Source passage:
------------------------------------------------------------------------

We are fully cognizant of the salutary provisions included in the
legislation, notably an expansion of Medicaid coverage, increased funds
for community clinics and regulations to curtail some of private
insurers' most egregious practices. Yet these are outweighed by its
central provisions - particularly the individual mandate - that would
reinforce private insurers' stranglehold on care. Those who dislike
their current employer-sponsored coverage would be forced to keep it.
Those without insurance would be forced to pay private insurers'
inflated premiums, often for coverage so skimpy that serious illness
would bankrupt them. And the $476 billion in new public funds for
premium subsidies would all go to insurance firms, buttressing their
financial and political power, and rendering future reform all the more
difficult.
Some paint the Senate bill as a flawed first step to reform that will
be improved over time, citing historical examples such as Social
Security. But where Social Security established the nidus of a public
institution that grew over time, the Senate bill proscribes any such
new public institution. Instead, it channels vast new resources -
including funds diverted from Medicare - into the very private insurers
who caused today's health care crisis. Social Security's first step was
not a mandate that payroll taxes which fund pensions be turned over to
Goldman Sachs!
While the fortification of private insurers is the most malignant
aspect of the bill, several other provisions threaten harm to
vulnerable patients, including:
* The bill's anti-abortion provisions would restrict reproductive choice, compromising the health of women and adolescent girls.

------------------------------------------------------------------------

[Collected data]
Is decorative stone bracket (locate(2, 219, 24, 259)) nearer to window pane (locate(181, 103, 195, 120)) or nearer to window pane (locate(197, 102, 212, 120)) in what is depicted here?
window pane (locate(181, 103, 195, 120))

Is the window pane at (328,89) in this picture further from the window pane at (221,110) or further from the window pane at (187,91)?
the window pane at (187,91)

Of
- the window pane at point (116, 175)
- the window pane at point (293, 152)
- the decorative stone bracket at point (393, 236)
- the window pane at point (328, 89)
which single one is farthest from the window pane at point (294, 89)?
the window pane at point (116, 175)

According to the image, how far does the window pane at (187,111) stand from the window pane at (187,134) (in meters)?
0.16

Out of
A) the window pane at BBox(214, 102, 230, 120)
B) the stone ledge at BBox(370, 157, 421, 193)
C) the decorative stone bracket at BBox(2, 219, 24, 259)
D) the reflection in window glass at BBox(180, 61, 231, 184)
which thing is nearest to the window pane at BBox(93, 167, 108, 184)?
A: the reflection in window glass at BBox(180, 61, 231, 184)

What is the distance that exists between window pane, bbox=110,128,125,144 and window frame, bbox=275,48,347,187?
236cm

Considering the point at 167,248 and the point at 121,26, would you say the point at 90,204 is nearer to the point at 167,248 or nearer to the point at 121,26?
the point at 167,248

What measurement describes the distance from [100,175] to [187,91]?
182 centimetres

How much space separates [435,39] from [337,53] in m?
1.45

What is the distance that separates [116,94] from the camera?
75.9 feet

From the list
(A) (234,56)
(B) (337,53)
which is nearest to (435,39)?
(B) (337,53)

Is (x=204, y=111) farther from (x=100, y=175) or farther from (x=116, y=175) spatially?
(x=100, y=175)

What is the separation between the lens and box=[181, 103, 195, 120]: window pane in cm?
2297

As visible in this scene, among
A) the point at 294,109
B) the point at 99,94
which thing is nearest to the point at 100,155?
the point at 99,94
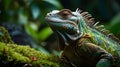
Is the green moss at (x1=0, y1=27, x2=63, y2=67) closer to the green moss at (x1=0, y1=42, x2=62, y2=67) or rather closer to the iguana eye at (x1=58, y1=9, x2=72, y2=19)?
the green moss at (x1=0, y1=42, x2=62, y2=67)

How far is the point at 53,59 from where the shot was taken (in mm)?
5684

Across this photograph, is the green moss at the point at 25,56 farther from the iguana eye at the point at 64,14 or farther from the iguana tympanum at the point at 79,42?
the iguana eye at the point at 64,14

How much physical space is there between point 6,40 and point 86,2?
1213 cm

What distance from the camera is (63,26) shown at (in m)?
5.71

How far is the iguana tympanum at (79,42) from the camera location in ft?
18.3

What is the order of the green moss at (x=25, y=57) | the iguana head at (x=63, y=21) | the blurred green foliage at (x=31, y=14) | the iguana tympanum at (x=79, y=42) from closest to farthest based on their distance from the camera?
the green moss at (x=25, y=57) → the iguana tympanum at (x=79, y=42) → the iguana head at (x=63, y=21) → the blurred green foliage at (x=31, y=14)

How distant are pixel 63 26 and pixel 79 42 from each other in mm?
329

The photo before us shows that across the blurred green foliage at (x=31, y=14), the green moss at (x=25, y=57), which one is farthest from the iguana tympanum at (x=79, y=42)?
the blurred green foliage at (x=31, y=14)

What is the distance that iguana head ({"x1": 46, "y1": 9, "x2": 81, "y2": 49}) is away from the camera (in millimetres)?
5703

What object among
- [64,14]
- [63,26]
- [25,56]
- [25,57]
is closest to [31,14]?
[64,14]

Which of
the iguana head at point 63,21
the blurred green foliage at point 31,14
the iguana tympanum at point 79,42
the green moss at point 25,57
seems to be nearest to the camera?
the green moss at point 25,57

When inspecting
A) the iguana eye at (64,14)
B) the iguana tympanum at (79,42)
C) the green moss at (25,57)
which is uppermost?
the iguana eye at (64,14)

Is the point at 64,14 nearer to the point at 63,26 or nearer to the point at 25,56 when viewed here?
the point at 63,26

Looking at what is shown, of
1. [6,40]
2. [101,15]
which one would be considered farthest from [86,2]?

------------------------------------------------------------------------

Work order: Could you carry the critique of the Senate health care bill further, starting right after its last bullet point?

Response to the exercise:
* The new 40 percent tax on high-cost health plans - deceptively
labeled a "Cadillac tax" - would hit many middle-income families. The
costs of group insurance are driven largely by regional health costs
and the demography of the covered group. Hence, the tax targets workers
in firms that employ more women (whose costs of care are higher than
men's), and older and sicker employees, particularly those in high-cost
regions such as Maine and New York.
* The bill would drain $43 billion from Medicare payments to safety-net
hospitals, threatening the care of the 23 million who will remain
uninsured even if the bill works as planned. These threatened hospitals
are also a key resource for emergency care, mental health care and
other services that are unprofitable for hospitals under current
payment regimes. In many communities, severely ill patients will be
left with no place to go - a human rights abuse.
* The bill would leave hundreds of millions of Americans with
inadequate insurance - an "actuarial value" as low as 60 percent of
actual health costs. Predictably, as health costs continue to grow,
more families will face co-payments and deductibles so high that they
preclude adequate access to care. Such coverage is more akin to a
hospital gown than to a warm winter coat.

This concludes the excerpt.